Junges Reaktion? Er widersprach immerhin dem Vorwurf der AfD, seine personelle Kritik ziele auch auf den Trierer Spitzenkandidaten Michael Frisch. Dessen Kandidatur habe er stets unterstützt und die Leistungen im Wahlkampf positiv gewertet. Ansonsten blieb Junge bei seiner Haltung. Er stelle in der rheinland-pfälzischen AfD fest, dass unpolemische Sacharbeiter „systematisch ausgesondert und durch unkritische Mitläufer ersetzt“ würden. Als Beispiele nannte er den ausgeschiedenen Landtagsabgeordneten Timo Böhme oder den Koblenzer Joachim Paul, den die Fraktion in einer Abstimmung vom Vize zum einfachen Abgeordneten abstürzen ließ. Die Verursacher der Negativentwicklung versuchten nun diejenigen zu verfolgen, „die es bemerkt haben und aufzeigen“, so Junge in dem Schreiben, das unserer Zeitung vorliegt. Auch an der Kritik gegen Gauland hielt der einstige Berufssoldat fest und erhob den Vorwurf, dass von der Bundesebene heraus Einfluss auf Entscheidungen des Landesverbands genommen werde, wenn es um bekennende Kritiker des sogenannten Flügels der AfD gehe. Als einen solchen bezeichnet sich Junge selbst.

Teile der Partei sind wiederum sauer auf Junge, heißt es aus AfD-Kreisen, die ihm vorwerfen, einen Rachefeldzug zu führen, weil ihm 2019 die Wahl in den Bundesvorstand versagt blieb. Sie drängten auf Strafen. Junge wiederum kündigte trotzig an: „Ich werde jedenfalls keine Parteiordnungsmaßnahme widerspruchslos hinnehmen.“ Der Konflikt könnte sich nach dem Beschluss des Landesvorstands nun weiter verschärfen.

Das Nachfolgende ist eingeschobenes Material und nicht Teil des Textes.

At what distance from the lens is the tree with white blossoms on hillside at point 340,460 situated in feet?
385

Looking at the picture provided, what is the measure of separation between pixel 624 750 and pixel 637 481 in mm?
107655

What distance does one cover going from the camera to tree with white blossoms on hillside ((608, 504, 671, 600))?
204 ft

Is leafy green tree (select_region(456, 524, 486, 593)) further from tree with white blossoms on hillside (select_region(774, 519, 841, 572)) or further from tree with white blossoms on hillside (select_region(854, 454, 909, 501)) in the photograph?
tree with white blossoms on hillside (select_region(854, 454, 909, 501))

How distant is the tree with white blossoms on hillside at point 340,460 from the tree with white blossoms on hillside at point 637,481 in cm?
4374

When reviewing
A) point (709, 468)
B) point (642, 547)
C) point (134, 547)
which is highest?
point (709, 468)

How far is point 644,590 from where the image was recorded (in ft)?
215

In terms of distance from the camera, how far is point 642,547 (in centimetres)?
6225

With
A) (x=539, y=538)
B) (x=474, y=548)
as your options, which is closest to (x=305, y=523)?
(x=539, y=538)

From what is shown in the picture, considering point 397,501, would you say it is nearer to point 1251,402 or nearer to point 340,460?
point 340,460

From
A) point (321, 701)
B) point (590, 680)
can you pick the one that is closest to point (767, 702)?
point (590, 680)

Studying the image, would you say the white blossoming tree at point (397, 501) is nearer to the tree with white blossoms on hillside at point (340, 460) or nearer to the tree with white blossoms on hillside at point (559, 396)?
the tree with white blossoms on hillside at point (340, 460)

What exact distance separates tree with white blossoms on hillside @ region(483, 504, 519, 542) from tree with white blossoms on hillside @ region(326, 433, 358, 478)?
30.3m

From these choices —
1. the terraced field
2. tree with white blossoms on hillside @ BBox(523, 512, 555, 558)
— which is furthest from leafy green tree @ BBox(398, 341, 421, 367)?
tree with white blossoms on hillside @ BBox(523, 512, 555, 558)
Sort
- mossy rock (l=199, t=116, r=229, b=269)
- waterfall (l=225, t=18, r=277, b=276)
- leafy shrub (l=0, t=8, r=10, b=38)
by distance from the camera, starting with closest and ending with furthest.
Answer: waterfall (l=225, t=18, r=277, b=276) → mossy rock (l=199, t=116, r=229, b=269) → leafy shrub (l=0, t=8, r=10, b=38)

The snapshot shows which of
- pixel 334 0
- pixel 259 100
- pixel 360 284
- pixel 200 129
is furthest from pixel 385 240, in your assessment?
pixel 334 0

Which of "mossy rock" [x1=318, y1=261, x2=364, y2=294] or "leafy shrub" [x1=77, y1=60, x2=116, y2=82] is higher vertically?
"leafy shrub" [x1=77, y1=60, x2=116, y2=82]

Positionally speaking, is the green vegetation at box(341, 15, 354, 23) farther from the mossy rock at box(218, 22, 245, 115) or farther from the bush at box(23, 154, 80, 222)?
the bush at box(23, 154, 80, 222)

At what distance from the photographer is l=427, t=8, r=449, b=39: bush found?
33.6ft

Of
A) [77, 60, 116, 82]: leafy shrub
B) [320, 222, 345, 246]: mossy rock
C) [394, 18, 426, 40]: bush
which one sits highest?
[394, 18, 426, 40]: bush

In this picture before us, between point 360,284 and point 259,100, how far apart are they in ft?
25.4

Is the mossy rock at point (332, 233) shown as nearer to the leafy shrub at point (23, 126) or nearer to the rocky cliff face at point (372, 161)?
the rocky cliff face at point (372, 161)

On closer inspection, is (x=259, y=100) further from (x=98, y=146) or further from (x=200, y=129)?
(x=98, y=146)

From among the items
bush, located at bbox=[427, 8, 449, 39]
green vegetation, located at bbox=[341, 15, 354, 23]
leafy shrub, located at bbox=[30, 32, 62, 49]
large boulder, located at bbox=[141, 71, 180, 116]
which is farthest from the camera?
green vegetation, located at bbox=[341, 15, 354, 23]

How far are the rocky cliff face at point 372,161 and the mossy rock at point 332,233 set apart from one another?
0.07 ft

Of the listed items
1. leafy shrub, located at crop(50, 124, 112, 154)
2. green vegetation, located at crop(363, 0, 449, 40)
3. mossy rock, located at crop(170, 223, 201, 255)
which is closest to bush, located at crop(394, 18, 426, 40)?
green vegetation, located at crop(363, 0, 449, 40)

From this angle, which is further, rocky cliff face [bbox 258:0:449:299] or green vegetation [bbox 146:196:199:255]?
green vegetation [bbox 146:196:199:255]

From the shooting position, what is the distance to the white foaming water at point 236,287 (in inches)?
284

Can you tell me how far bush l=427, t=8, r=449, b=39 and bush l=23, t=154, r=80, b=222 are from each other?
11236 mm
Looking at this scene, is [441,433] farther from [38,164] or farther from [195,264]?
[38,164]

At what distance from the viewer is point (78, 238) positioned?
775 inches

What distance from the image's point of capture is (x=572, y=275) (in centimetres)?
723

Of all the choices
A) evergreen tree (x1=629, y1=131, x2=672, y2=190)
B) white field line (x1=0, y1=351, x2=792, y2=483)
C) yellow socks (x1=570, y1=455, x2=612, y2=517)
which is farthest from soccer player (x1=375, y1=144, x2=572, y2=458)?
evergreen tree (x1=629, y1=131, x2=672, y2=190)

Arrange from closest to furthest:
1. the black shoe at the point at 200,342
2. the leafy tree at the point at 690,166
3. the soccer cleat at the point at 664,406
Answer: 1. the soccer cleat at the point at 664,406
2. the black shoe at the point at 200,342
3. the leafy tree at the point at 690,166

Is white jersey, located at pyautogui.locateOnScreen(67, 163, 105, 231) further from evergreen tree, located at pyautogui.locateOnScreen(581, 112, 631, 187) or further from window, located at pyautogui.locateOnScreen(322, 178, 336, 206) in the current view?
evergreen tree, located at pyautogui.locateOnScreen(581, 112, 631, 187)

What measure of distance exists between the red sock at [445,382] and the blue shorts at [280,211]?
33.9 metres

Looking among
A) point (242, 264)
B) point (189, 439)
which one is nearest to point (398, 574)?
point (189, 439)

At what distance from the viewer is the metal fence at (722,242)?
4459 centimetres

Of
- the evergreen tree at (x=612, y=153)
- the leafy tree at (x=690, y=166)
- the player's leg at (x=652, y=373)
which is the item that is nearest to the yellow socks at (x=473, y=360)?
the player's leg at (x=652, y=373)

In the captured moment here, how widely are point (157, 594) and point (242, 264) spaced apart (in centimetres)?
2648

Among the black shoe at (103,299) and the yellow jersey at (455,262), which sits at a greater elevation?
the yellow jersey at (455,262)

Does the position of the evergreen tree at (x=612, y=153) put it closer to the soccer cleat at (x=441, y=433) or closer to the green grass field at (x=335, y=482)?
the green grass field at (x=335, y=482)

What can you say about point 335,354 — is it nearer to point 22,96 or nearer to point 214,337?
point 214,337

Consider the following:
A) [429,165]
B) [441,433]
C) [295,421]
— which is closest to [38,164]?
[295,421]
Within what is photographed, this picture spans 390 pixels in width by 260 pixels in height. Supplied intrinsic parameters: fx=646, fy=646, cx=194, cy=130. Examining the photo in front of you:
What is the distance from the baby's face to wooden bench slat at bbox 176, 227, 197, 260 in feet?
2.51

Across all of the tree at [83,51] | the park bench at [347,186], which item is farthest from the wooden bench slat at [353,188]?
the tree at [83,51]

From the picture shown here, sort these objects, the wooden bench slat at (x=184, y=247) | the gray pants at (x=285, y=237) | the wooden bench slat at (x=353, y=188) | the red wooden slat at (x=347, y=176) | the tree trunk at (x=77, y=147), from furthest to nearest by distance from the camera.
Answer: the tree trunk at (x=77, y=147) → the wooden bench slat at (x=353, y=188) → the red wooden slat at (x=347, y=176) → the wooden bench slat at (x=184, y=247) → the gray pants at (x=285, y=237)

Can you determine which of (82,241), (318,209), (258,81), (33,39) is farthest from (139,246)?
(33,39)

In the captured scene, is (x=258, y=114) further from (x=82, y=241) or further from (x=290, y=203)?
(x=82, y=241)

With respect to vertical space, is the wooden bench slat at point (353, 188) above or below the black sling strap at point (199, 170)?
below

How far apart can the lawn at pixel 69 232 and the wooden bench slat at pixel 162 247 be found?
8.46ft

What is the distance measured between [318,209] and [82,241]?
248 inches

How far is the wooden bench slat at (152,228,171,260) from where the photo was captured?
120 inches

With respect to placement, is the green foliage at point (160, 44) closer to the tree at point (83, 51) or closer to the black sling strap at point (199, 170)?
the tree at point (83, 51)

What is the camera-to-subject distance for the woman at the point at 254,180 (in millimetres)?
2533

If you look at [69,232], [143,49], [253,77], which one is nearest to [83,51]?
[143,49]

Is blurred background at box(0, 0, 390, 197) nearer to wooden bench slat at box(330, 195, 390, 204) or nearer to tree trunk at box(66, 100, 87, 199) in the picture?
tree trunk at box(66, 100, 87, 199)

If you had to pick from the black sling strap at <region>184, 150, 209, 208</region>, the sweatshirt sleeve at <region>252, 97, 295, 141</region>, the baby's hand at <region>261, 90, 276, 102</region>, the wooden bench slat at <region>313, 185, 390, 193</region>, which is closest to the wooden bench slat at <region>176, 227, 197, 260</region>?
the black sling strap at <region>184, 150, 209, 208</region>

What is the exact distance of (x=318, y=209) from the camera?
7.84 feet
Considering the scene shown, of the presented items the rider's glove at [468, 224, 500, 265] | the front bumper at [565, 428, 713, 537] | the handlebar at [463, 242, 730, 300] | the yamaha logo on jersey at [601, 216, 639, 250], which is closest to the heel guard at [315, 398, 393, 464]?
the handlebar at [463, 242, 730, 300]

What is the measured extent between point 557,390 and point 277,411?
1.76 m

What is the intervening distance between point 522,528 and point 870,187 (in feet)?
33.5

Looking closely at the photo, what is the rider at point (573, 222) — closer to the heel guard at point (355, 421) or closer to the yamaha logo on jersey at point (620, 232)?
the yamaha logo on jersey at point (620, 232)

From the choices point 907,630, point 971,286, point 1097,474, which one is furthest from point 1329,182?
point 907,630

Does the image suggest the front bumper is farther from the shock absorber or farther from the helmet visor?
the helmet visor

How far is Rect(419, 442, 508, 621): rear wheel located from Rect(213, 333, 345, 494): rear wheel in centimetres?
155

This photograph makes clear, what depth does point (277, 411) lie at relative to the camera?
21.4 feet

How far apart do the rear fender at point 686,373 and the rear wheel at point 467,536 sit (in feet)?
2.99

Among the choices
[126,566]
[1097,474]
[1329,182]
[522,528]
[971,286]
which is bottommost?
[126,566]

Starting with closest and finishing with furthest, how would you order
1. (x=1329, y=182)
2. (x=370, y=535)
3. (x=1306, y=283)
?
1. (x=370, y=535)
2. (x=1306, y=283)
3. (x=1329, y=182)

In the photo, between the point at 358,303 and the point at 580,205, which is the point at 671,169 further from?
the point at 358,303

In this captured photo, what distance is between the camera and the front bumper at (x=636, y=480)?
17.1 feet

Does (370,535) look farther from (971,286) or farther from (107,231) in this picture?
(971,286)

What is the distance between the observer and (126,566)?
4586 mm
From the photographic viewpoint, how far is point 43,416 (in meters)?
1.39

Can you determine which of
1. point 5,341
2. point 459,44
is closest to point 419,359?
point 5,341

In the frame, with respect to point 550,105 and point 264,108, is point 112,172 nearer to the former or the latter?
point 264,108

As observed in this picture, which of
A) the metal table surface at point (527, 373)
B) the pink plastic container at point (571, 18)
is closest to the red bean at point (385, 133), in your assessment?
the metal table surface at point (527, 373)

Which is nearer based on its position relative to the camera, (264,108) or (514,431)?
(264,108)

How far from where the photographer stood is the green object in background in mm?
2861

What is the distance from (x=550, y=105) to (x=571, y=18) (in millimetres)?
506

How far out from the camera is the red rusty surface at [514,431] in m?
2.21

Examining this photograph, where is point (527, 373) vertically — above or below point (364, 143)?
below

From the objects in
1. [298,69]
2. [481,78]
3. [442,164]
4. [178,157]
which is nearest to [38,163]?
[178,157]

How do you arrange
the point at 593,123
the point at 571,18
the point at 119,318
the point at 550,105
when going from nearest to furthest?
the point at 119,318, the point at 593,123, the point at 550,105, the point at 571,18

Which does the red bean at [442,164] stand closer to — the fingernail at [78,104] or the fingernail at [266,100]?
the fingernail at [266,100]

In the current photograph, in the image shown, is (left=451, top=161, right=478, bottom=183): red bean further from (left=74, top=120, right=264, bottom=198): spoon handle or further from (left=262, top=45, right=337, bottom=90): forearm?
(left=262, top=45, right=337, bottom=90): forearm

Auch abseits von Junge öffneten sich zuletzt interne Gräben in der Landes-AfD. In der Fraktion sahen viele Abgeordnete die Degradierung von Joachim Paul kritisch, seitdem geht ein Spalt durch die Lager. Und als Landesvize und Bundestagskandidat Bernd Schattner in einer internen E-Mail den Sturz von AfD-Bundessprecher Jörg Meuthen anregte und dies bekannt wurde, forderten ihn die Landtagsabgeordneten Joachim Paul, Martin Schmitt und Matthias Joa zum Rücktritt auf. Der Landesvorstand rang sich zwar dazu durch, sich hinter Meuthen zu stellen, missbilligte aber genauso die Mitteilung der Abgeordneten und griff sie damit öffentlich an.

Und auch das letzte Kapitel um Uwe Junge ist – im wahrsten Sinne des Wortes – bislang noch nicht geschrieben. Im Mai veröffentlicht der 63-Jährige ein Buch. Es wird darin – so viel ist bereits bekannt – auch um die AfD in Rheinland-Pfalz gehen.